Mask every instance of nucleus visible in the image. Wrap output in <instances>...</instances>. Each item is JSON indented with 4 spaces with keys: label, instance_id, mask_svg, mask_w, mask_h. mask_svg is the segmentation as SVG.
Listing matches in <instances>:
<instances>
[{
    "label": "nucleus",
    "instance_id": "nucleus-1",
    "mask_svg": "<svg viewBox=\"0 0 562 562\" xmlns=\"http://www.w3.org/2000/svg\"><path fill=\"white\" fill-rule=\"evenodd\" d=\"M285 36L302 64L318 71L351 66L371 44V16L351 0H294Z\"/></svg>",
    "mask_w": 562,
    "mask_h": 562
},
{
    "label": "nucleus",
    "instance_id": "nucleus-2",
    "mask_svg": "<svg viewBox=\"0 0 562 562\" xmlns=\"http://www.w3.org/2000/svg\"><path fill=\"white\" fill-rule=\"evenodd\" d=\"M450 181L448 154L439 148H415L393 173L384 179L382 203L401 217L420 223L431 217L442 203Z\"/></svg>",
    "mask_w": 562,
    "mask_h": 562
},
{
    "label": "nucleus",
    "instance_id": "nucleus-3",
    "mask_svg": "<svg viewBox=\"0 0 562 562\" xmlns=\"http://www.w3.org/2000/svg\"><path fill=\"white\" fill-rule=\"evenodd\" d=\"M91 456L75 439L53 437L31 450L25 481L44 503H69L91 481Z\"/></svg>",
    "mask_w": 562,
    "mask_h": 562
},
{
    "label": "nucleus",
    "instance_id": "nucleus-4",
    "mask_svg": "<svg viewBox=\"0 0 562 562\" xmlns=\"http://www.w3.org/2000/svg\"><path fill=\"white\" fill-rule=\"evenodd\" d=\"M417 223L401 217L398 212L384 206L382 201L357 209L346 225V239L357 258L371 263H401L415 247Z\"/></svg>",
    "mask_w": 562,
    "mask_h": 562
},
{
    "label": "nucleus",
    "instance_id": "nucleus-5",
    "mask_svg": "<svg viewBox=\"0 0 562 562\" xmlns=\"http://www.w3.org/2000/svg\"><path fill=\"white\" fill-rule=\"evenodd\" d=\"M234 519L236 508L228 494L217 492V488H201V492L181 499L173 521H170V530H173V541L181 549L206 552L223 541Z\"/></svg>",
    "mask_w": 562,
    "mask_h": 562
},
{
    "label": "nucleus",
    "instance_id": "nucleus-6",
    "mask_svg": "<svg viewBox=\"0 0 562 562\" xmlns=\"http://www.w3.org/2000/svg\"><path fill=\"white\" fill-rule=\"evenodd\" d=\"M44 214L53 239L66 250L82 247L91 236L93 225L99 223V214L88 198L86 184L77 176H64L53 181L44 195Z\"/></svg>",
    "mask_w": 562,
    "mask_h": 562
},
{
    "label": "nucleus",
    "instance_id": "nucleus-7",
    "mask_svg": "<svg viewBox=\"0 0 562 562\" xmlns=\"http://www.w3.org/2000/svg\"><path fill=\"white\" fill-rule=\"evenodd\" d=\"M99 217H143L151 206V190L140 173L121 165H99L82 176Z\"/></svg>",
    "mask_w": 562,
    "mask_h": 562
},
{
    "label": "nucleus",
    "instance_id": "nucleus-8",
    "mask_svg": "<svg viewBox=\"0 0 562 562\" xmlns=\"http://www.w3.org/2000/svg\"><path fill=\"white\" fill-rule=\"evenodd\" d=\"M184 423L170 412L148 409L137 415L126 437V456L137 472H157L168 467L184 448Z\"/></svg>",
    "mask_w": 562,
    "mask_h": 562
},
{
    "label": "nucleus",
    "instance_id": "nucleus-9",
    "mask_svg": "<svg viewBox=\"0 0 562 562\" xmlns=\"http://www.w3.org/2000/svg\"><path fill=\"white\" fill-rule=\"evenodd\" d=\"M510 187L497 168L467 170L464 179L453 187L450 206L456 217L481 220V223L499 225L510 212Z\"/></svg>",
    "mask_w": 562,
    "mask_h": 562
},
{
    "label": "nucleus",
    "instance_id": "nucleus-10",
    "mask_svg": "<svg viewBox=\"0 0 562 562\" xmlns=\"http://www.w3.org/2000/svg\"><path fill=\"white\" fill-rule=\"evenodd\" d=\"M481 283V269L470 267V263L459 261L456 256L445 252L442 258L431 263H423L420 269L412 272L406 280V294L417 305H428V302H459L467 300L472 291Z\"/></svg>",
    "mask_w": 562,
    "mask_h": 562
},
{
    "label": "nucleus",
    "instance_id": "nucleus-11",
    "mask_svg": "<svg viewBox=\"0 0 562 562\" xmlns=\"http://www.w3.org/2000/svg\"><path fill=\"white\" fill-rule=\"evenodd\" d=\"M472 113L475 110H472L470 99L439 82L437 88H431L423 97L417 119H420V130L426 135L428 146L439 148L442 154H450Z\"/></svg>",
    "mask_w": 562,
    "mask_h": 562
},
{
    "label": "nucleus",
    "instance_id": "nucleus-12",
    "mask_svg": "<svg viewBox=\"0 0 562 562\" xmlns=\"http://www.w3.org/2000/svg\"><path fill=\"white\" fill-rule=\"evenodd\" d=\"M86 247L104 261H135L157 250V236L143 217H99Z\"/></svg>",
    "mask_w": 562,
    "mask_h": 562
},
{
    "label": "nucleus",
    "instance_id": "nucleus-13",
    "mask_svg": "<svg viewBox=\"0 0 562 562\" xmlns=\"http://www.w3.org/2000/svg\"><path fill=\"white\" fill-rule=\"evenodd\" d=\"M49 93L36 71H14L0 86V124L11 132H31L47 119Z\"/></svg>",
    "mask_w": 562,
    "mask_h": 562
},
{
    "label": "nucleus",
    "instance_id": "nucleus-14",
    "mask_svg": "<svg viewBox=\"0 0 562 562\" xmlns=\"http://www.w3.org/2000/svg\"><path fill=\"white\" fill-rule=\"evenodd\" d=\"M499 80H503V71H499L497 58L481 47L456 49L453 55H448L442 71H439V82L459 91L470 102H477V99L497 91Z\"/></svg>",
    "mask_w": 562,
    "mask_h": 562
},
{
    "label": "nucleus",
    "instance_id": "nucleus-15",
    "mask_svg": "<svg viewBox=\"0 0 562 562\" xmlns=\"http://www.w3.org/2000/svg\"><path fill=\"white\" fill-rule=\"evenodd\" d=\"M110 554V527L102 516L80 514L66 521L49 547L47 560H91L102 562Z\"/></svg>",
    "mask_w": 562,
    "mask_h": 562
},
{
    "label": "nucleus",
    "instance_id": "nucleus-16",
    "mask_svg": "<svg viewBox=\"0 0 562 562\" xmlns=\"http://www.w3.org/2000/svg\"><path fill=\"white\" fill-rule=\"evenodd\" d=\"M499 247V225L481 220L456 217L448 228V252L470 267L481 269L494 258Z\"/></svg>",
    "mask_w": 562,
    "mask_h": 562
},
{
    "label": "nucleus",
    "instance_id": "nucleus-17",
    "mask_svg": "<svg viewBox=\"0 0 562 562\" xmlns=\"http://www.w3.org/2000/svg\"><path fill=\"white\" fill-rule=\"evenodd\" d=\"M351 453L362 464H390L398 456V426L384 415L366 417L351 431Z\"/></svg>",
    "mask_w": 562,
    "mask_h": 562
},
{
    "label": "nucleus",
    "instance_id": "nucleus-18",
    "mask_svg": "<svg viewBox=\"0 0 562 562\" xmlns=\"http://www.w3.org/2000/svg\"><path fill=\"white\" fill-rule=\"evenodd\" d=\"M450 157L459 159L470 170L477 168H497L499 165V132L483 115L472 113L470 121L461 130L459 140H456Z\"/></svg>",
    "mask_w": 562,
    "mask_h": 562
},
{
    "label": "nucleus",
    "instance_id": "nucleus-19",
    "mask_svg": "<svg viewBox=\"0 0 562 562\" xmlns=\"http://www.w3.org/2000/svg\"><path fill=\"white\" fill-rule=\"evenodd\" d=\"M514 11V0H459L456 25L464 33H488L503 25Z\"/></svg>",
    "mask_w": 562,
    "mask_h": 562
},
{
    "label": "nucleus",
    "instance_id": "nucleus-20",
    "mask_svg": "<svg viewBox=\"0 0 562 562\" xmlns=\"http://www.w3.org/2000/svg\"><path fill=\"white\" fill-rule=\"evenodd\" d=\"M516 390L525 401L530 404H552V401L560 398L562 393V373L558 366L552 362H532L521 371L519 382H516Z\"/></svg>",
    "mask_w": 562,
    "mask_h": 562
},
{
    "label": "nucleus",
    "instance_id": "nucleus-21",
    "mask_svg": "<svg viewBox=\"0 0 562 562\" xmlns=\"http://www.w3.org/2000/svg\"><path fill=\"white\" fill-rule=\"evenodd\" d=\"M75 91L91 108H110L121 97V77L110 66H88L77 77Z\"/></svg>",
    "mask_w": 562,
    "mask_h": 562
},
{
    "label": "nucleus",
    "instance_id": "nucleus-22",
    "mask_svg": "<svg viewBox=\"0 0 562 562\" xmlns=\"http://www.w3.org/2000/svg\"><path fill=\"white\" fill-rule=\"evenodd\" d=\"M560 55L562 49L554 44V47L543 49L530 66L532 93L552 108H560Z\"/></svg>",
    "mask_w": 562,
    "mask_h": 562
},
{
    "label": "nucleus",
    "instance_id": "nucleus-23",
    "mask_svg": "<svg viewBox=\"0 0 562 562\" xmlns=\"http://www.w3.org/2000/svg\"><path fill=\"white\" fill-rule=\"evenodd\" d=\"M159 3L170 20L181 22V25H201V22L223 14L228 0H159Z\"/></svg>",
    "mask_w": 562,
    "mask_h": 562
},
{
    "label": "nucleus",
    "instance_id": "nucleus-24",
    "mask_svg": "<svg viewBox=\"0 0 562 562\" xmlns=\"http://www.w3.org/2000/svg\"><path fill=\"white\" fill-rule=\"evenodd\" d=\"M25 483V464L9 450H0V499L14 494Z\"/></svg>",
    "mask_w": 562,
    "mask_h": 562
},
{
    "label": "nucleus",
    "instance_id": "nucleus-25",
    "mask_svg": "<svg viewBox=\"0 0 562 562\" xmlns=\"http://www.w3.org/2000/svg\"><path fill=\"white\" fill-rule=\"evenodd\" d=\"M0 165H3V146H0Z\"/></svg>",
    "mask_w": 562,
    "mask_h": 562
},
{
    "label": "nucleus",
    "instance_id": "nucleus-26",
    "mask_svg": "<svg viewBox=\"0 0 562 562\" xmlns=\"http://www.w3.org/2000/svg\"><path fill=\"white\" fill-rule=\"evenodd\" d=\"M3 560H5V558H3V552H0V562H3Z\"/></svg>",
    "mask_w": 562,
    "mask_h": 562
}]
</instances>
※ ※ ※
=== Problem description ===
Please retype the records above word for word, beginning at their first line and stopping after the line that contains "214L53 239L66 250L82".

=== Full solution ===
Mask every instance of nucleus visible in the image. Wrap output in <instances>...</instances>. Each item is JSON indented with 4 spaces with keys: label, instance_id, mask_svg, mask_w, mask_h. mask_svg is the segmentation as SVG.
Listing matches in <instances>:
<instances>
[{
    "label": "nucleus",
    "instance_id": "nucleus-1",
    "mask_svg": "<svg viewBox=\"0 0 562 562\" xmlns=\"http://www.w3.org/2000/svg\"><path fill=\"white\" fill-rule=\"evenodd\" d=\"M285 36L302 64L318 71L351 66L371 44V16L351 0H294Z\"/></svg>",
    "mask_w": 562,
    "mask_h": 562
},
{
    "label": "nucleus",
    "instance_id": "nucleus-2",
    "mask_svg": "<svg viewBox=\"0 0 562 562\" xmlns=\"http://www.w3.org/2000/svg\"><path fill=\"white\" fill-rule=\"evenodd\" d=\"M450 181L448 154L439 148H415L393 173L384 179L382 203L401 217L420 223L431 217L442 203Z\"/></svg>",
    "mask_w": 562,
    "mask_h": 562
},
{
    "label": "nucleus",
    "instance_id": "nucleus-3",
    "mask_svg": "<svg viewBox=\"0 0 562 562\" xmlns=\"http://www.w3.org/2000/svg\"><path fill=\"white\" fill-rule=\"evenodd\" d=\"M91 456L75 439L53 437L31 450L25 481L44 503H69L91 481Z\"/></svg>",
    "mask_w": 562,
    "mask_h": 562
},
{
    "label": "nucleus",
    "instance_id": "nucleus-4",
    "mask_svg": "<svg viewBox=\"0 0 562 562\" xmlns=\"http://www.w3.org/2000/svg\"><path fill=\"white\" fill-rule=\"evenodd\" d=\"M417 223L401 217L398 212L384 206L382 201L357 209L346 225V239L357 258L371 263H401L415 247Z\"/></svg>",
    "mask_w": 562,
    "mask_h": 562
},
{
    "label": "nucleus",
    "instance_id": "nucleus-5",
    "mask_svg": "<svg viewBox=\"0 0 562 562\" xmlns=\"http://www.w3.org/2000/svg\"><path fill=\"white\" fill-rule=\"evenodd\" d=\"M234 519L236 508L228 494L217 492V488H201V492L181 499L173 521H170V530H173V541L181 549L206 552L223 541Z\"/></svg>",
    "mask_w": 562,
    "mask_h": 562
},
{
    "label": "nucleus",
    "instance_id": "nucleus-6",
    "mask_svg": "<svg viewBox=\"0 0 562 562\" xmlns=\"http://www.w3.org/2000/svg\"><path fill=\"white\" fill-rule=\"evenodd\" d=\"M44 214L53 239L66 250L82 247L91 236L93 225L99 223V214L88 198L86 184L77 176H64L53 181L44 195Z\"/></svg>",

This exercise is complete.